**DIRECTION A**:
From the text about Geology for Global Development, translate this sentence into Spanish: "Professional geoscientists are often placed in a unique position at the interface between government, society and industry."

**EXCERPT PROVIDED**:
-----
Geology for Global Development

GfGD General

GfGD Network of Professionals

Geology for Global Development (GfGD) is a registered charity, working to mobilise and reshape the geoscience community to help deliver the UN Sustainable Development Goals (SDGs).

To support this mission, a network of professionals is being established, aiming to promote GfGD’s vision and objectives, facilitate knowledge sharing and catalyse discussion around geoscience-for-development themes, and support geoscientists in the network to help deliver the SDGs. This group will ensure stronger connections between GfGD and professionals from the public and private sector, research and NGOs, whilst providing additional support to those currently involved in GfGD (predominantly university students).

Professional geoscientists are often placed in a unique position at the interface between government, society and industry. The collective experience, knowledge and insights of professionals has huge potential to make a real and constructive contribution to sustainable development. Furthermore, their engagement can help to inspire and equip early career geoscientists to contribute to sustainable development objectives.
-----
(Records of spatial reasoning questions)

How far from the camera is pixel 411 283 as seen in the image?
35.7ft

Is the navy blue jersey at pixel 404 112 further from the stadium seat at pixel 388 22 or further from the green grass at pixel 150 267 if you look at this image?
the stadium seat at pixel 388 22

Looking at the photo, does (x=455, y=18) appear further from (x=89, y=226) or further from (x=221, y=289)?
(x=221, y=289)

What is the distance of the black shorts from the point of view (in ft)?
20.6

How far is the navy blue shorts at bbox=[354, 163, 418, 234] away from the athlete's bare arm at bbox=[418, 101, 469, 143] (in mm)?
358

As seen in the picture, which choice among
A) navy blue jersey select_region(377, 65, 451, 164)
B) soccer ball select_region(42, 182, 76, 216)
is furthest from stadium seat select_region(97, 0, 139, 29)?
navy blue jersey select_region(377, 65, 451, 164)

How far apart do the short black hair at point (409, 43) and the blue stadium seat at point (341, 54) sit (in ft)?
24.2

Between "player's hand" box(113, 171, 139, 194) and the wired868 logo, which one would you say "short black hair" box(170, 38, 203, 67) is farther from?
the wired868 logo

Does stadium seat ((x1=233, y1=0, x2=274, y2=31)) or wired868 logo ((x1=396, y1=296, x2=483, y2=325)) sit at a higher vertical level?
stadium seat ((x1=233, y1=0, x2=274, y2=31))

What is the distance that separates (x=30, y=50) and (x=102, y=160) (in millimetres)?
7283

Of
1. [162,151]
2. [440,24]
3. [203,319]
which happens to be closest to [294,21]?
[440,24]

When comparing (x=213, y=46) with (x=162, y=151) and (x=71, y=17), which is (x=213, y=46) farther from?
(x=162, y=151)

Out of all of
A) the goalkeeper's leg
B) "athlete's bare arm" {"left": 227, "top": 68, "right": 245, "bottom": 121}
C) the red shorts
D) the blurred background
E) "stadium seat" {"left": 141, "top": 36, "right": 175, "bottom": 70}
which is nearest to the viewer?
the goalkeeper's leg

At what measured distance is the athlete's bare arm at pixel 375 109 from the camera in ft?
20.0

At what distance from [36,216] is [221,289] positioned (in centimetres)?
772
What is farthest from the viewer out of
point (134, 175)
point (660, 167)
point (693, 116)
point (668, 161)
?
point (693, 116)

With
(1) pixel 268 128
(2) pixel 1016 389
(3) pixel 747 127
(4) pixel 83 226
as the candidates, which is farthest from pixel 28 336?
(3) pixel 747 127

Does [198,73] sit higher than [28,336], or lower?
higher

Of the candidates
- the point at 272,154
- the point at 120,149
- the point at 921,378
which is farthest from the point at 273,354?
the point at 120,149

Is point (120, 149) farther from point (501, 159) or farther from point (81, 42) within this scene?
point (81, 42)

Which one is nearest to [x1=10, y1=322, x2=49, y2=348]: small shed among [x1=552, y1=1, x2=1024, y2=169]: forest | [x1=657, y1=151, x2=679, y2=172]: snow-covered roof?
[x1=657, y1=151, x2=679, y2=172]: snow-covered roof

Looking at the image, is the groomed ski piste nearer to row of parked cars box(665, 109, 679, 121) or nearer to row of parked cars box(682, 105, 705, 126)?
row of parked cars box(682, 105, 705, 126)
-----
**DIRECTION B**:
Edit the entries from the line containing "Of the candidates" down through the last entry so that "farther" becomes "further", leaving everything else unchanged. Give only those lines.

**EXERCISE SOLUTION A**:
Los geocientíficos profesionales suelen ocupar una posición única en la interfaz entre el gobierno, la sociedad y la industria.

**EXERCISE SOLUTION B**:
Of the candidates
- the point at 272,154
- the point at 120,149
- the point at 921,378
which is farthest from the point at 273,354?
the point at 120,149

Is point (120, 149) further from point (501, 159) or further from point (81, 42) within this scene?
point (81, 42)

Which one is nearest to [x1=10, y1=322, x2=49, y2=348]: small shed among [x1=552, y1=1, x2=1024, y2=169]: forest | [x1=657, y1=151, x2=679, y2=172]: snow-covered roof?
[x1=657, y1=151, x2=679, y2=172]: snow-covered roof

Looking at the image, is the groomed ski piste nearer to row of parked cars box(665, 109, 679, 121) or nearer to row of parked cars box(682, 105, 705, 126)?
row of parked cars box(682, 105, 705, 126)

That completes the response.